Eastleigh – Ignore The Boris Balderdash

Eastleigh voters who want the kind of conservatism espoused by Maria Hutchings should vote UKIP, not Cameroon Tory

Boris Johnson is primarily an entertaining politician, rather than a serious one. A political gadfly within the spectrum of UK centre-right politics, he excels at newspaper columns where his wittering wittily adds to the pleasure of reading them. Often, he communicates good sense – very good sense indeed. Occasionally, though, he talks utter balderdash. And very occasionally, he knows it is.

weastleighpicAs with his gushing endorsement of Maria Hutchings, the Conservative candidate in tomorrow’s Eastleigh by-election. He described her, two days ago, as “not some cookie-cutter candidate from Central Office” and as someone who “does not have a pasteurised and homogenised set of metropolitan opinions”. He’s correct – the energetic, industrious and seemingly thoroughly likeable Ms Hutchings appears to be what would, in time past, have been instantly recognisable as a mainstream Conservative candidate.

But that, crucially, was prior to the Cameroon-moderniser capture of the Conservative Party from 2001 onwards – and therein lies the Boris Balderdash. Because by the standards of the Cameroon cabal, with its predilection for A-list, on-message stereotypes whose attraction for Central Office is precisely that pasteurised and homogenised set of metropolitan opinions for which Johnson purports to affect disdain, she’s an absolute outlier.

Hutchings is sceptical, at the very least, about the EU: Cameron, despite his newly-found commitment to a referendum (almost certainly a ruse, as analysed here), would never contemplate leaving. She is against gay marriage: the Cameroons have made it a litmus test of their metropolitan inclusiveness. She is pro-life on the abortion issue: the Tory leadership is resolutely pro-choice. She favours strict controls on immigration: the Coalition is disinclined to address it, whatever Cameron’s recent less-than-believable and desperate assertions to the contrary.

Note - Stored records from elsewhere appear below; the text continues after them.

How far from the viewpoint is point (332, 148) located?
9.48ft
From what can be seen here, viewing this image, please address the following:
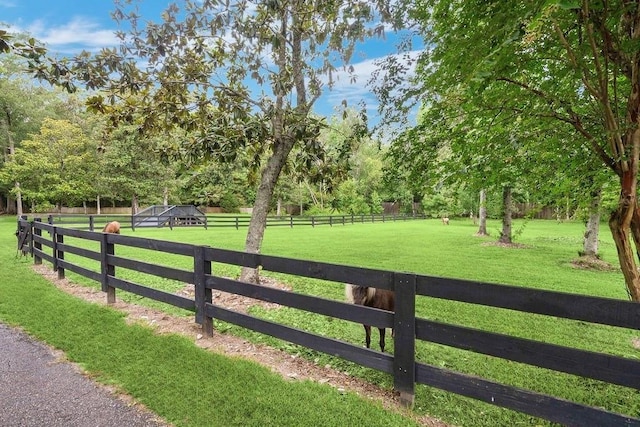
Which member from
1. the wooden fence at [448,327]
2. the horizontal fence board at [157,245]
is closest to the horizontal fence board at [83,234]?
the horizontal fence board at [157,245]

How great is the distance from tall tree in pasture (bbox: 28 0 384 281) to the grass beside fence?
8.44 ft

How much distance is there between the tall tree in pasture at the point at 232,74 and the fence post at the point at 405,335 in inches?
132

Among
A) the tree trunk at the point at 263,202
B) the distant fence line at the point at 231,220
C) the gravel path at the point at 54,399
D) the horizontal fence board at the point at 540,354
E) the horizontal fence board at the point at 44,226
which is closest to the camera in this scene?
the horizontal fence board at the point at 540,354

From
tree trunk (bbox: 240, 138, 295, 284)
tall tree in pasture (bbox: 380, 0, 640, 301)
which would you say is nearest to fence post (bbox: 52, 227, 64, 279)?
tree trunk (bbox: 240, 138, 295, 284)

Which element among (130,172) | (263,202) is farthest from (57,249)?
(130,172)

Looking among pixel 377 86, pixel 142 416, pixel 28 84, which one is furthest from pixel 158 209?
pixel 142 416

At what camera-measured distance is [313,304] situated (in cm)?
321

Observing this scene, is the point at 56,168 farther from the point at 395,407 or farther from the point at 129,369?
the point at 395,407

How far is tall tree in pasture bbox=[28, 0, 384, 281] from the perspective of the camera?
16.6ft

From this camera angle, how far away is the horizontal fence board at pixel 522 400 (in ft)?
6.44

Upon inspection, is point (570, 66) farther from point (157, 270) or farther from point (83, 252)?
point (83, 252)

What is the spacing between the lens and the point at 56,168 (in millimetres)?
27203

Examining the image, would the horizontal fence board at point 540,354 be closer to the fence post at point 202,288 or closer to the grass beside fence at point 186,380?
the grass beside fence at point 186,380

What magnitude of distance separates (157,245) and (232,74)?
331cm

She’s almost, in fact, the complete antithesis of a Cameroon Tory candidate. Granted, she has a creditable record locally: but as no-one remotely interested in UK politics fails to understand, her big attraction for CCHQ was the resistance that her off-message, non-Cameroon, right-wing Tory views offers to the threat of a surging UKIP.

UKIP’s by-election performances in Barnsley, Croydon, Middlesbrough and Corby have transformed it into a clear and present dangernigel-farage-camer_2489620b to a Cameroon-Tory party acutely aware how its leftward drift towards accepting the social-democratic consensus, both to placate  its LibDem Coalition partners and indulge its own metro-liberal instincts, have alienated its core traditional support. The declining support on the ground is mirroring the precipitous drop in individual membership since Cameron became leader.

For a long time, the Cameroons arrogantly took it for granted that voters who wanted a smaller state, lower taxes, a more robust approach to the EU and an end to embracing Green mantras had no electorally viable alternative to go to. Now they do: that alternative is positively hovering up disaffected former Tories and eroding the Cameroon appeal. Hence the need to have in Eastleigh a candidate who could offer the semblance of adherence to formerly mainstream Conservatism.

Yet prospective Tory voters in Eastleigh should ask themselves – if they vote for, and elect, Maria Hutchings because of her own views on the issues where she’s diametrically opposed to the prevailing Cameroon orthodoxy, what chance do they have of seeing those views reflected in policy to a greater extent than hitherto? We know the answer to that – none whatsoever. The Cameroon clique will interpret victory as vindication, Hutchings will join the ranks of Cameron’s very unloved non-Cameroon backbenchers, and nothing at all will change.

Tory voters’ best chances of bringing about the change in policies they’d indicate they want in voting for Hutchings lie, paradoxically, in not voting for her, but instead  voting tactically to ensure a Tory non-victory: and if possible, a UKIP result that delivers either an outright win, or such a strong performance against the Tories that the doubts and dissatisfaction with Cameron are redoubled, and the certainty that Cameron’s leadership spells defeat in 2015 acquires an unstoppable momentum.

It’s become the mantra of choice among Tory cheerleaders in their hierarchy that a vote for UKIP lets the Europhile LibDems in: but erm, just how less Europhile in office are the Cameroons-in-Coalition? In this by-election, the mantra should be turned on its head – don’t dilute the UKIP vote by sticking with the Cameroon Tories just because they’re using a non-Cameroon candidate. Tories in the streets, highways and byways of Eastleigh who both want to see genuinely conservative policies and not let the Europhile LibDems in should ignore the Boris Balderdash – and vote UKIP.